[EXERCISE PROMPT]: Select every line in the records that contains the word "suffers". Case counts, so match capitals and lowercase precisely.

[SUPPLIED ENTRIES]:
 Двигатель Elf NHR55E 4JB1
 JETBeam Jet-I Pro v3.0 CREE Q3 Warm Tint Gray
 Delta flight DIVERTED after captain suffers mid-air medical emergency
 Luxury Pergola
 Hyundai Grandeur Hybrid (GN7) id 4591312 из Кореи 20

---

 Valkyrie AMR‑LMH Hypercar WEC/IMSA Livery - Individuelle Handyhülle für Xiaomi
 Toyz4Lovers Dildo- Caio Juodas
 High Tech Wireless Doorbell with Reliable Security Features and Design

[SOLVED EXERCISE]:
 Delta flight DIVERTED after captain suffers mid-air medical emergency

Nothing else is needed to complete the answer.